University of California, Los Angeles (UCLA) - School of Law

Date Written: February 2, 2010

Abstract

In bankruptcy, business realities collide with legal rules that themselves create conflicting rights. Unsurprisingly, accommodations are made. Consent bridges gaps among conflicting legal rules and business realities, justifying pragmatic solutions to problems that could not otherwise be imposed under prevailing legal rules. Consent’s transformative power is so essential to the bankruptcy process, that resort to consent, in principle and in rhetoric, is reflexive in bankruptcy. Manufacturing consent to support practical accommodations, rather than simply mirroring prebankruptcy entitlements, is at the heart of bankruptcy law as it has evolved in the United States. Bankruptcy uses a panoply of tools to generate consent: inertia, ambiguity, proxies, relaxed standards for establishing consent, novel procedures and institutional structures, and new substantive rights.
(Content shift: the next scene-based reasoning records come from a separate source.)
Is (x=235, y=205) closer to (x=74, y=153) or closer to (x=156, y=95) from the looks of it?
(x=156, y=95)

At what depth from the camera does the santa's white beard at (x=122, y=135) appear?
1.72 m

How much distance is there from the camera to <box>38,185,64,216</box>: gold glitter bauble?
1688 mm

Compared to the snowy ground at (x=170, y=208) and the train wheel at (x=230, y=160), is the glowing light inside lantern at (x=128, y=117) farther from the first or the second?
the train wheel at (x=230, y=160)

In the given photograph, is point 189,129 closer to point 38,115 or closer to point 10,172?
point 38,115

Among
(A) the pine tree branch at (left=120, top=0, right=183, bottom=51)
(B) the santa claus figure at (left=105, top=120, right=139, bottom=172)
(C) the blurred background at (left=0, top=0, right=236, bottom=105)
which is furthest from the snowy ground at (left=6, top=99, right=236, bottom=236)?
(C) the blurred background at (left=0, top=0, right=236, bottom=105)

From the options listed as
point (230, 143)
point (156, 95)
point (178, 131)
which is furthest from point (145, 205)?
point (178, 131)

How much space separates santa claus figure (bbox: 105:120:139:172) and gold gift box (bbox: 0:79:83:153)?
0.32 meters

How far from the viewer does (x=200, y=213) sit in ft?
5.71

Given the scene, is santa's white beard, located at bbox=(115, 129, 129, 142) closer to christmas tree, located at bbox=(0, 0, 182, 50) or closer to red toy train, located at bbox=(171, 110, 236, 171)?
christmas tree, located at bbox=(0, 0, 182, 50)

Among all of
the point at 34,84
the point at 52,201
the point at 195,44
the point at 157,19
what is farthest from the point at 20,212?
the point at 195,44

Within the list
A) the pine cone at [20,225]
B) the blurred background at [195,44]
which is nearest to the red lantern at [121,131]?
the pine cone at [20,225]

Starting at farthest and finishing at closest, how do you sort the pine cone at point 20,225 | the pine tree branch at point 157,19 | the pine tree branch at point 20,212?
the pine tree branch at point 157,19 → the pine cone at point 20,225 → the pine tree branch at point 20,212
New circumstances in the twenty-first century, and the teachings of experience, require close reexamination of how consent operates in bankruptcy, including whether certain consent requirements should be further relaxed or tightened. We critique current consent standards and practices in connection with (i) home mortgage modification; (ii) the one-consenting-class rule; (iii) sale free and clear orders; (iv) third-party releases; (v) sales of substantially all assets; (vi) balloting of conflicted parties; and (vii) proxy consents by official creditors’ committees. Recently, most notoriously in the restructurings of Chrysler and General Motors, the advantages of reaching solutions by manufacturing consent rather than imposition have been too casually abandoned.

Keywords: bankruptcy, consent process, restructuring

Suggested Citation

Bussel, Daniel J. and Klee, Kenneth N., Recalibrating Consent in Bankruptcy (February 2, 2010). 83 American Bankruptcy Law Journal 663 (2009), UCLA School of Law, Law-Econ Research Paper No. 10-02, Available at SSRN: https://ssrn.com/abstract=1546730

Daniel J. Bussel (Contact Author)

University of California, Los Angeles (UCLA) - School of Law ( email )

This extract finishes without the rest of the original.